**TASK TO CARRY OUT:** From the line that contains "site APN_S4_JJ6, 3-frame burst." through the line that contains "scientific name: Giraffa camelopardalis", output every line of the listing below exactly and leave out all the rest.

┌─ MATERIAL FOR THIS TASK

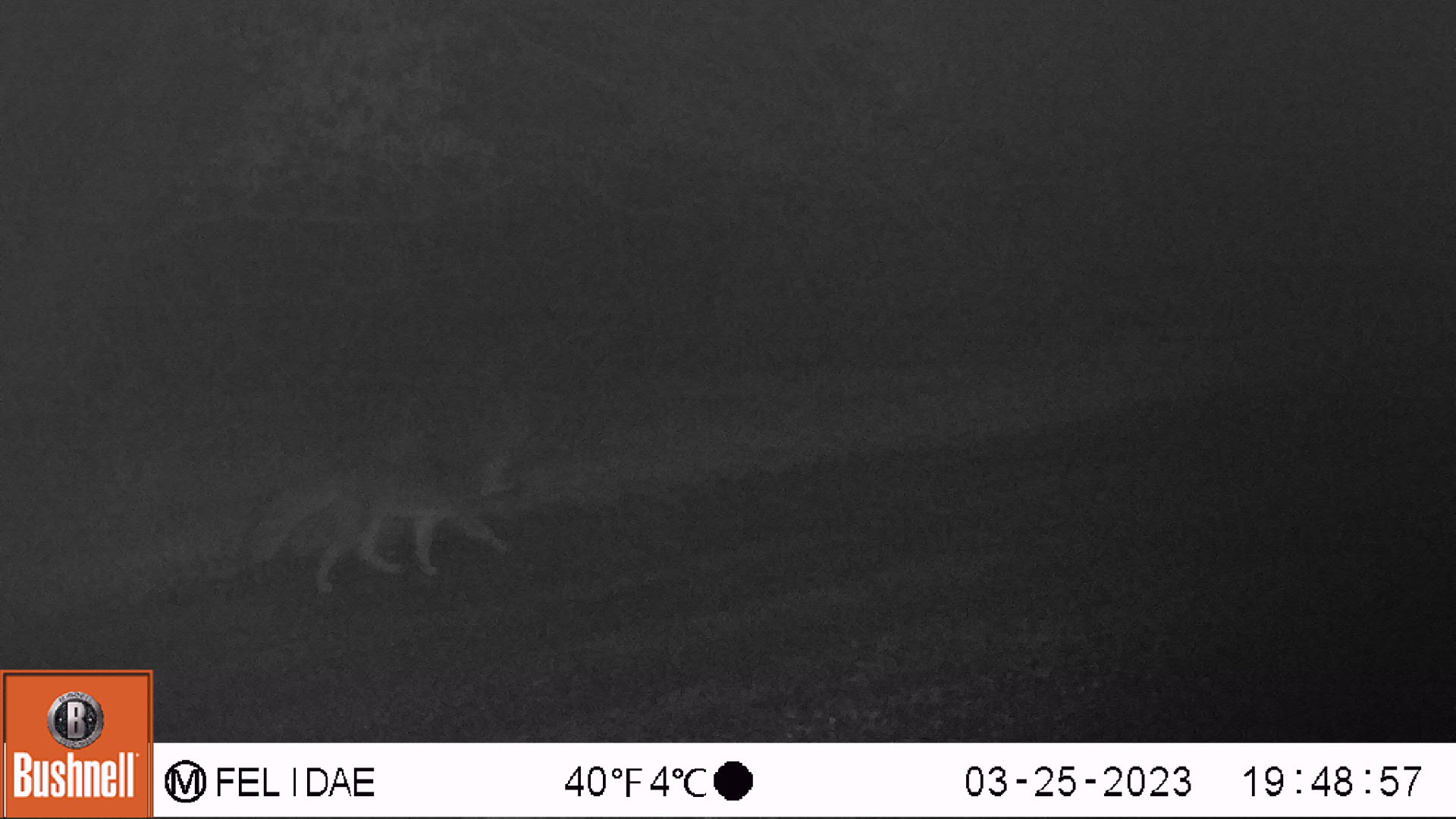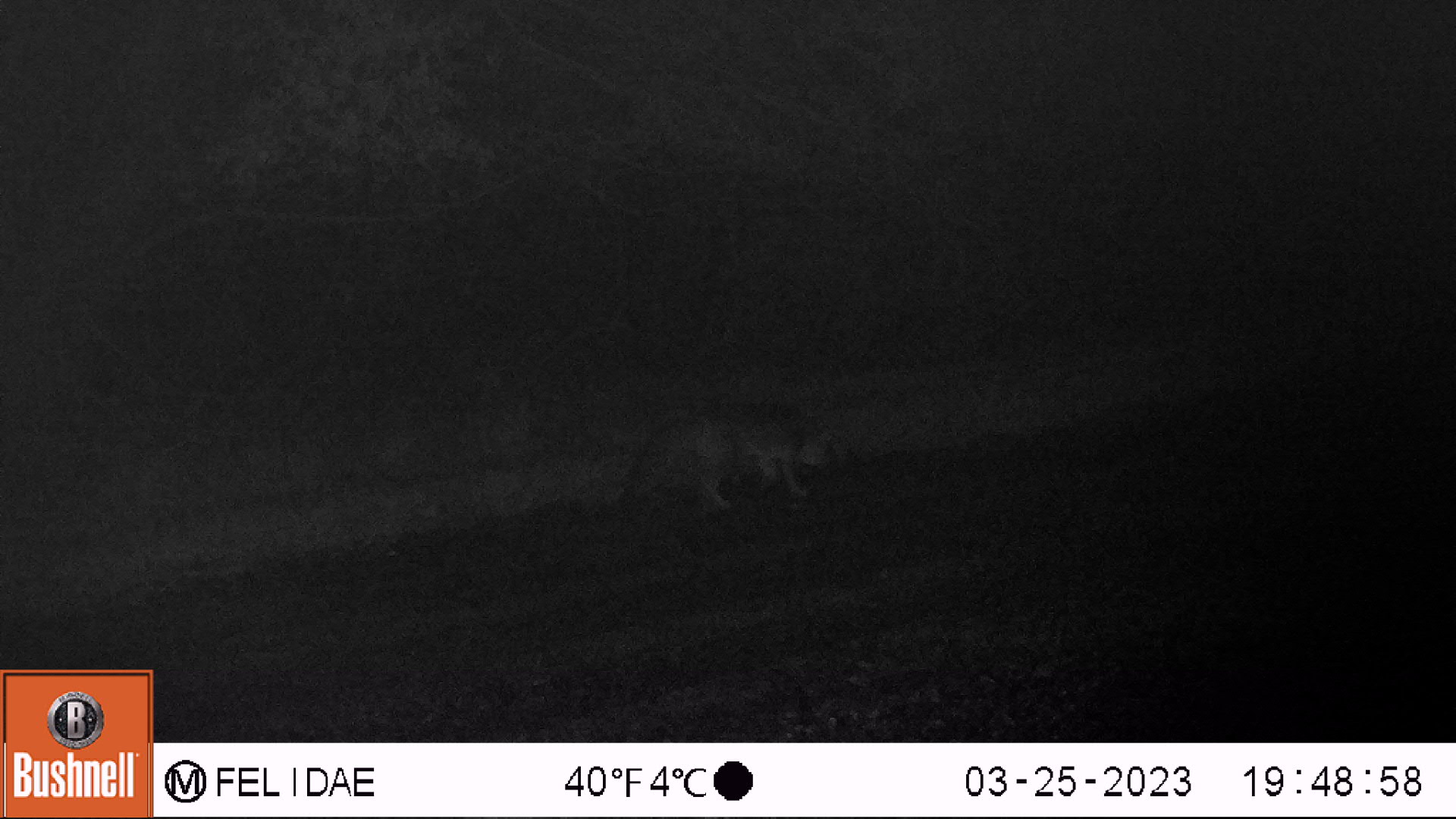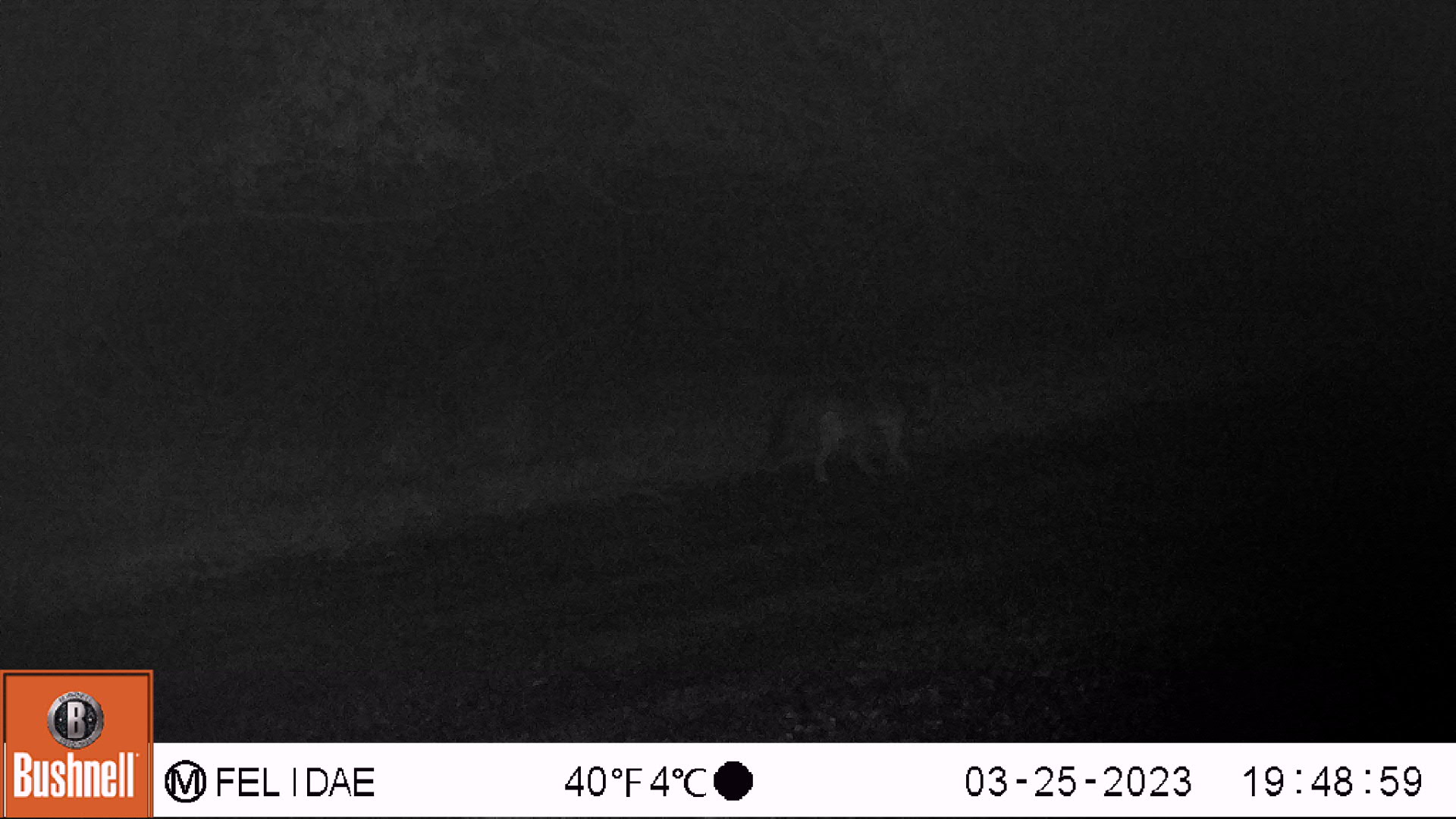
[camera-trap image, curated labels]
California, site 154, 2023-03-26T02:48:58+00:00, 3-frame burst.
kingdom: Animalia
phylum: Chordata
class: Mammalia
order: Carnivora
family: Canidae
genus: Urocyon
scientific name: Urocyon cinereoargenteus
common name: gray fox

└─
┌─ MATERIAL FOR THIS TASK

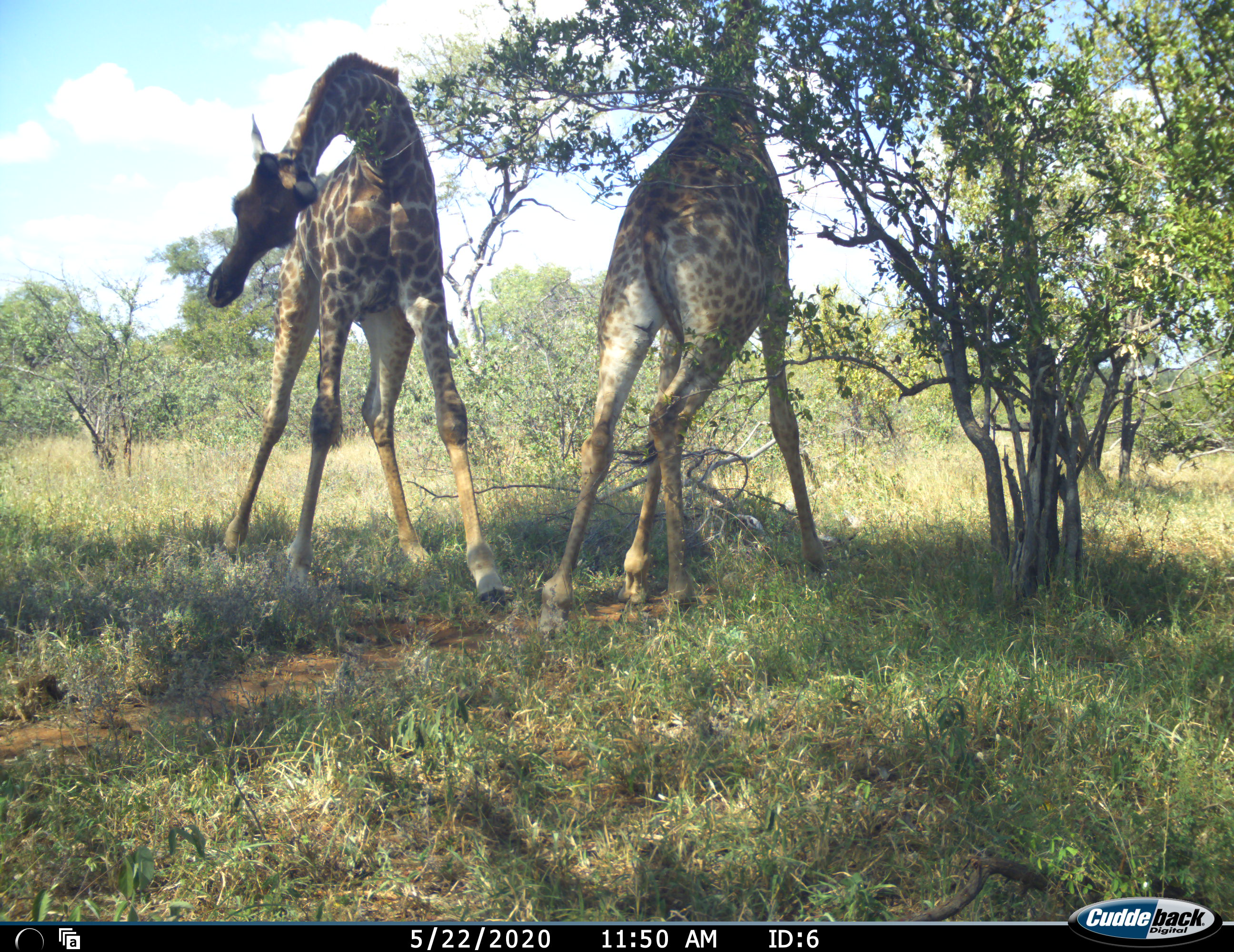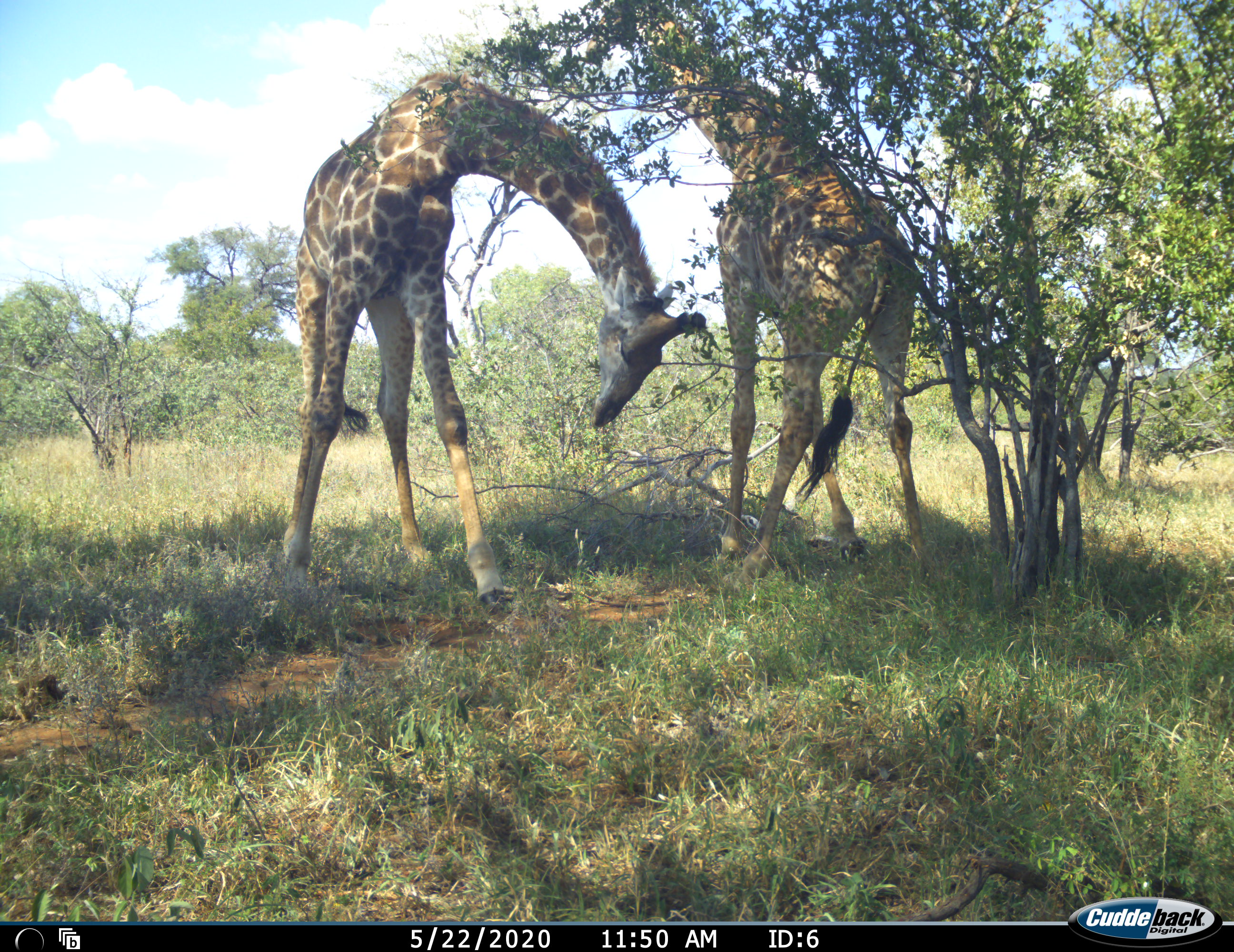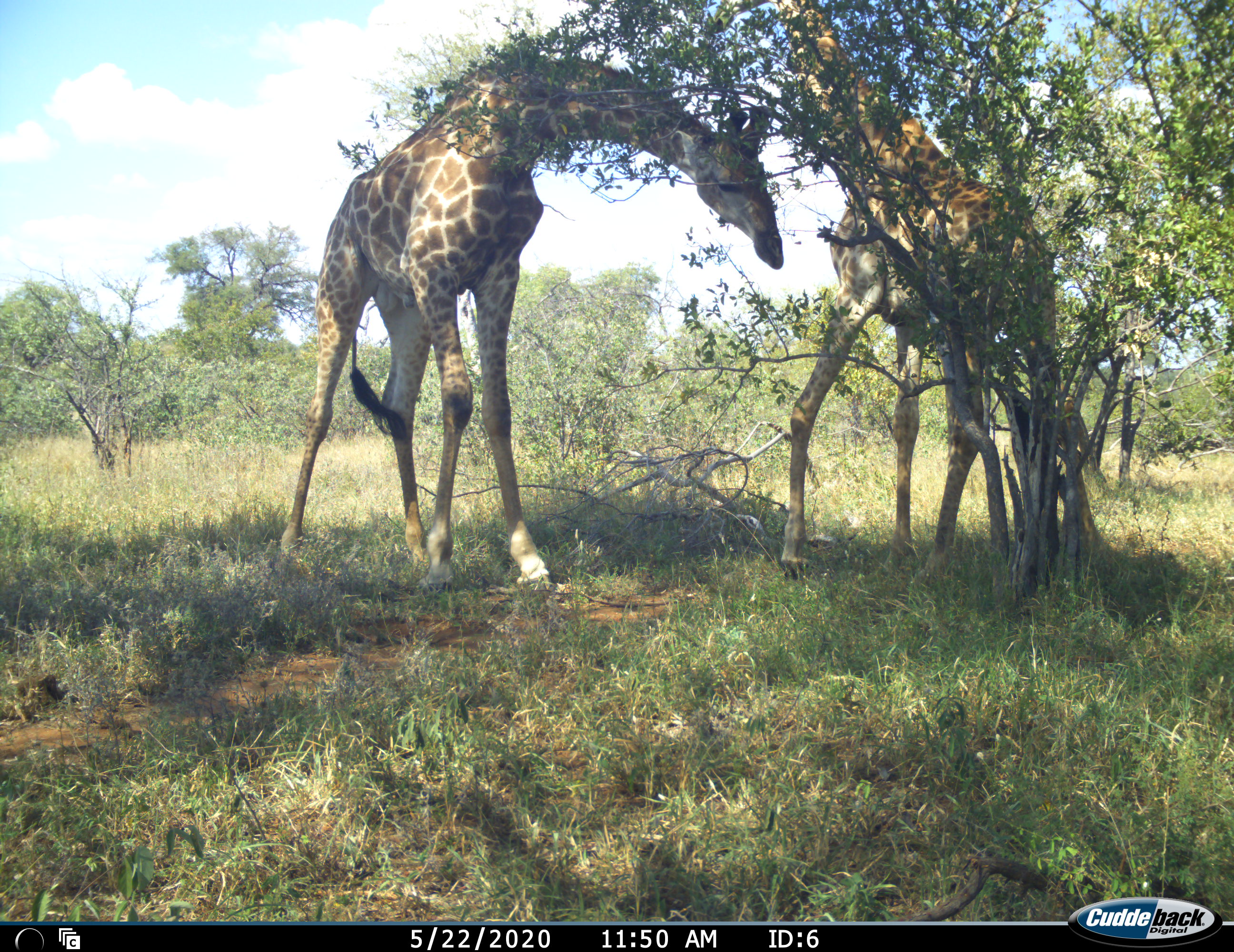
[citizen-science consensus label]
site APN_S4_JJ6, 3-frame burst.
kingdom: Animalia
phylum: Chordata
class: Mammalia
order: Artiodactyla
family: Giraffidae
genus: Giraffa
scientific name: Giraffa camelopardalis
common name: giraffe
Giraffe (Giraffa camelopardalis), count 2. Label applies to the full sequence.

└─

**ANSWER TO THIS EXERCISE:**
site APN_S4_JJ6, 3-frame burst.
kingdom: Animalia
phylum: Chordata
class: Mammalia
order: Artiodactyla
family: Giraffidae
genus: Giraffa
scientific name: Giraffa camelopardalis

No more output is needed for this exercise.